What does field-testing actually test?
In theory, field studies provide an opportunity to evaluate a system's performance under field conditions. This provides information that helps regulators and consultants assess whether the BMP provides the required level of control. However, there are many uncontrollable variables associated with field testing that cast a cloud of uncertainty over the integrity of the performance results and render it nearly impossible to compare the performance of BMP 1 tested at Site A to BMP 2 tested at Site B. Uncontrollable field variables include:
• Land use: Beyond broad considerations, it is difficult to determine the expected pollutant loadings from a site prior to starting any monitoring and sampling work. Different land uses not only present different challenges with respect to the treatability of pollutants but also often possess different environmental factors that can compromise treatment performance. For example, a land use that typically produces a large amount of organic, low-specific-gravity debris can be much more challenging for a sedimentation device than a land use that typically produces inorganic, high-specific-gravity sediment. Considerable time can be spent "shopping" for a site with the "right" characteristics, such as a high loading rate of coarse sediment, in order to increase the odds of obtaining favorable percent removal results.
• Geography: The climatic conditions in a locale also have a significant bearing on removal efficiency. Whereas some areas see large volumes of rainfall annually, other areas see very little rainfall, leaving more time for piles of sediment to build up on the site prior to the next rain. Rainfall intensities also can vary significantly between locations, making it difficult to compare data from different locations when assessing different devices.

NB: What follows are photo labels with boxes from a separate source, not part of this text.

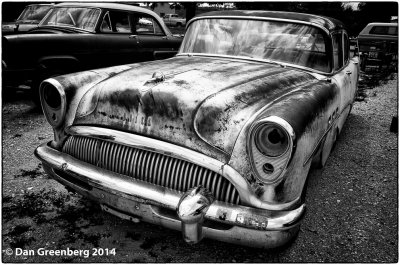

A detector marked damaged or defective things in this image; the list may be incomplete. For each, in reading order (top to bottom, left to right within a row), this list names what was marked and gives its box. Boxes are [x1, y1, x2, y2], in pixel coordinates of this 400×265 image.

rusty car hood [74, 56, 318, 161]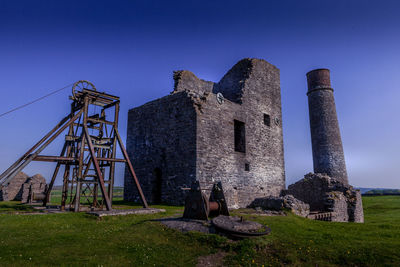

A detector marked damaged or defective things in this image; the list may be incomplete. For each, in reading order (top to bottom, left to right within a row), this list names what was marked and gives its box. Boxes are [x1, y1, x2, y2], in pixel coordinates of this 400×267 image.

rusty metal machinery [0, 80, 148, 213]
rusty metal machinery [182, 182, 228, 222]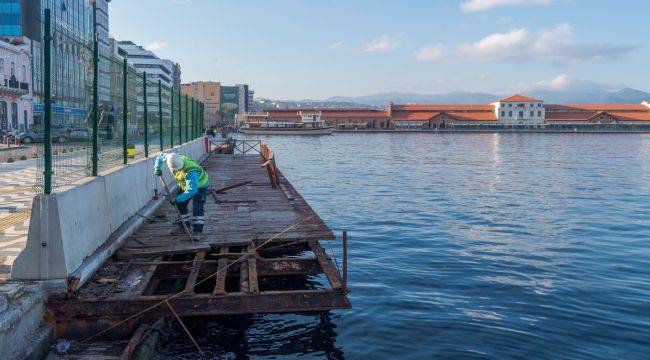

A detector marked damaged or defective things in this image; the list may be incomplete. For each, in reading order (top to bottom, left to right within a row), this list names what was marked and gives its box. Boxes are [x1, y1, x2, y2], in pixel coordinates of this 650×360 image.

broken wooden plank [182, 250, 205, 296]
broken wooden plank [308, 240, 344, 292]
rusty metal beam [46, 290, 352, 318]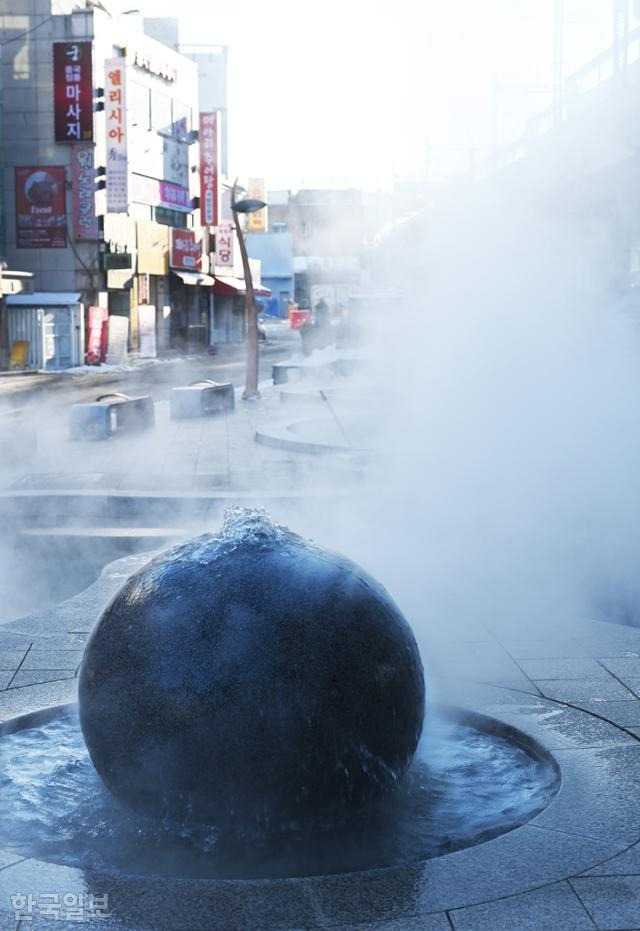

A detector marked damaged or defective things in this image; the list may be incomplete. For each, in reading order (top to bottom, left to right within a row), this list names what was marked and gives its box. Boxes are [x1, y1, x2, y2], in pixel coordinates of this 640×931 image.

rusty metal pole [230, 181, 260, 400]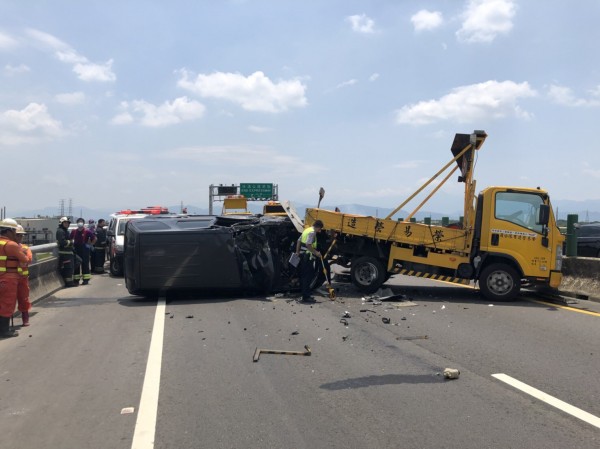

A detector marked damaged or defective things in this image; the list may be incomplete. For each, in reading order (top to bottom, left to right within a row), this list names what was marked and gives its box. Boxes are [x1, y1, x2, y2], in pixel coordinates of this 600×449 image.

overturned dark van [123, 215, 308, 296]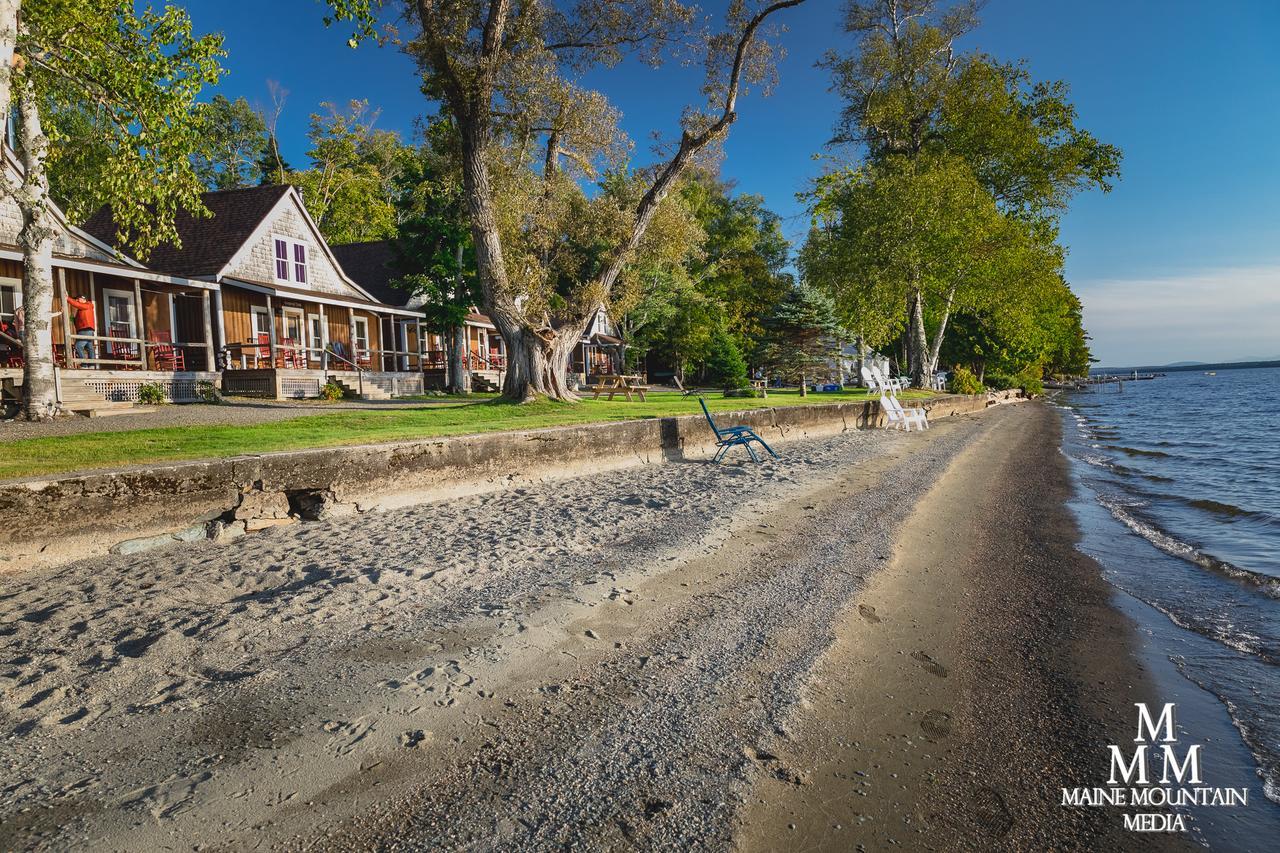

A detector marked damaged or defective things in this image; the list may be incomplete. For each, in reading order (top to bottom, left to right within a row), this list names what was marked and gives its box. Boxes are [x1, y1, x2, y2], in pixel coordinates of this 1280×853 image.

• Sampling equipment: Much has been written about monitoring equipment currently used to sample stormwater flows. There are errors associated with flow meters that are hard to discern, let alone resolve. The inability of samplers to capture the entire spectrum of solids skews data towards the finer fraction of sediment, which in turn has a negative effect on the reporting of system performance. Sampling equipment also cannot adequately capture a representative cross section of flow within a pipe. Many times, more favorable "percent removal" results can be obtained by putting the sampling tube in a "better" location within the pipe.

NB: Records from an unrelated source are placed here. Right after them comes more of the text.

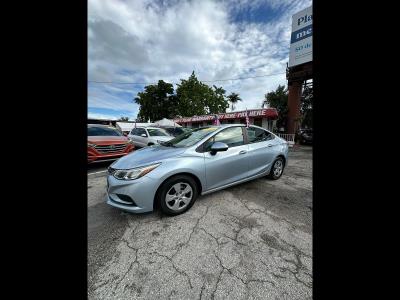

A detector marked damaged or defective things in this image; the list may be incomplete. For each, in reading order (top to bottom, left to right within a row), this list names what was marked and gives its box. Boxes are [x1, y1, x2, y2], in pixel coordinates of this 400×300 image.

cracked asphalt [88, 146, 312, 300]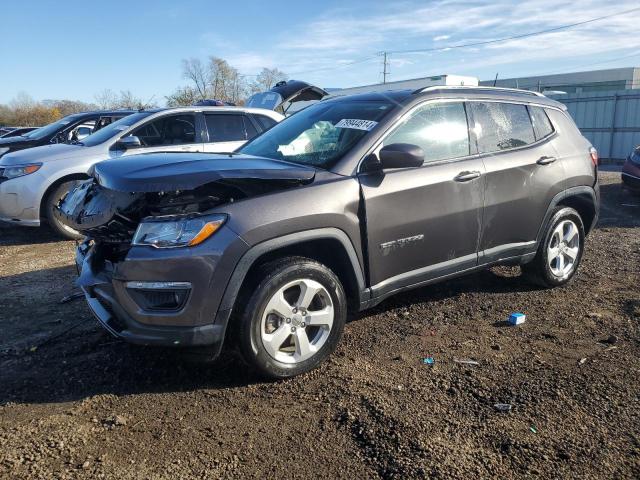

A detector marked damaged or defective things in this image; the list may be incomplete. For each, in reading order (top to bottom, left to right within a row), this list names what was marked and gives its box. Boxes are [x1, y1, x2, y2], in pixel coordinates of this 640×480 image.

crumpled hood [0, 142, 87, 166]
crumpled hood [91, 153, 316, 192]
damaged front end [58, 152, 316, 346]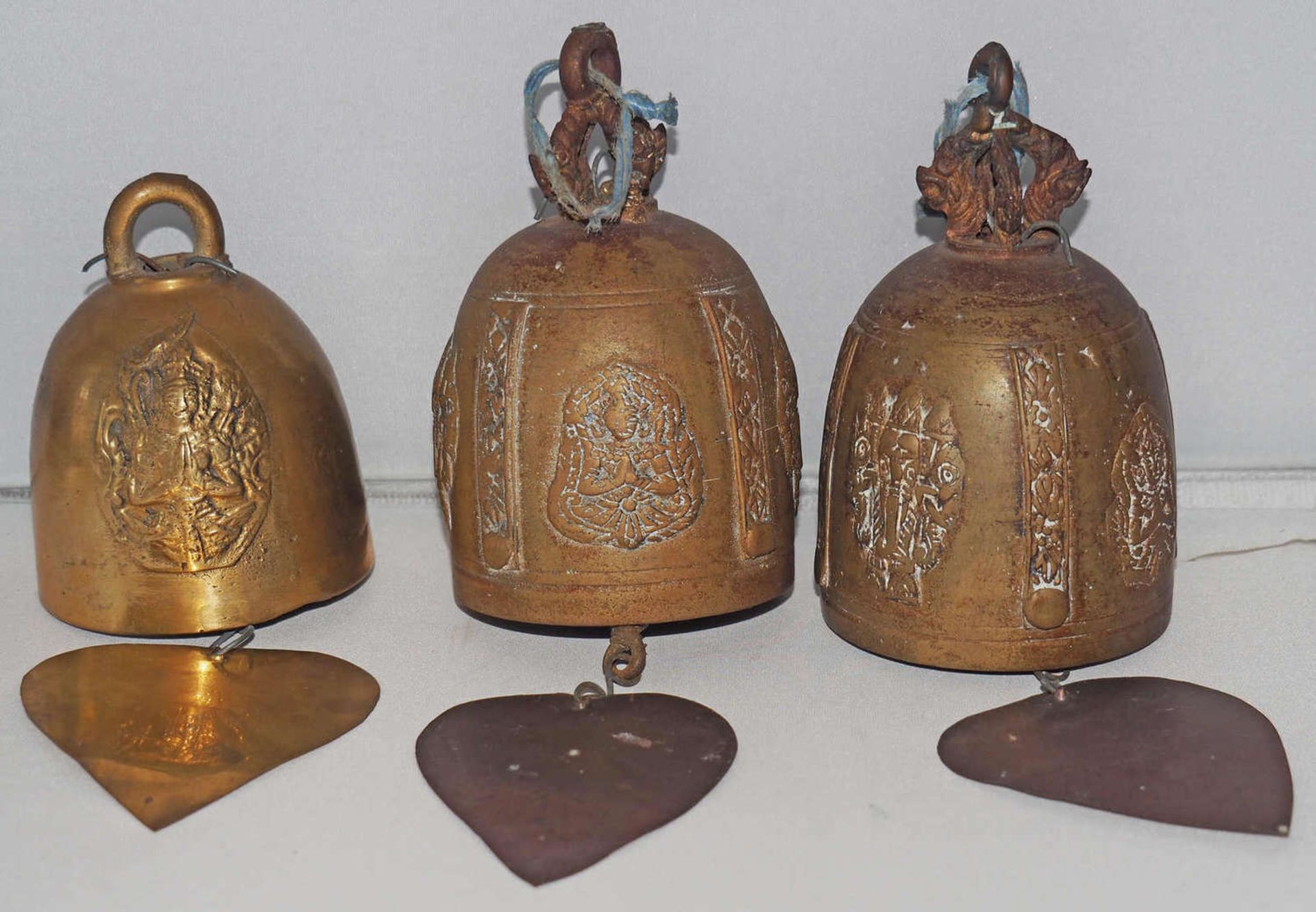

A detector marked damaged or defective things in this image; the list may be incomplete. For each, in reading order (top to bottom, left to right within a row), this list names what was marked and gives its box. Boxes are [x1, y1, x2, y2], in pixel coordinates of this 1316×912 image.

• Resources: The time and effort required to go through a full program of field-testing can be in excess of two years. Agencies often require that test data be collected for an entire year in order to account for seasonal variations in rainfall. Even then, some storms may have to be discarded from the data set if they do not meet certain qualifications such as rainfall depth and duration. In addition, equipment breakdown during a storm can often occur, leading to the loss of more test data. This results in a significant commitment in terms of human and financial resources. If the time required for site selection, site preparation, equipment set-up and pre-monitoring and de-commissioning of the system are all factored in, it could be many more years before data is available for analysis. The financial cost of field-testing stifles innovation. Once a manufacturer has field tested its proprietary BMP and has it approved, the manufacturer has absolutely no incentive to modify the product for increased performance when his reward for doing so is to repeat the same expensive field-testing program all over again.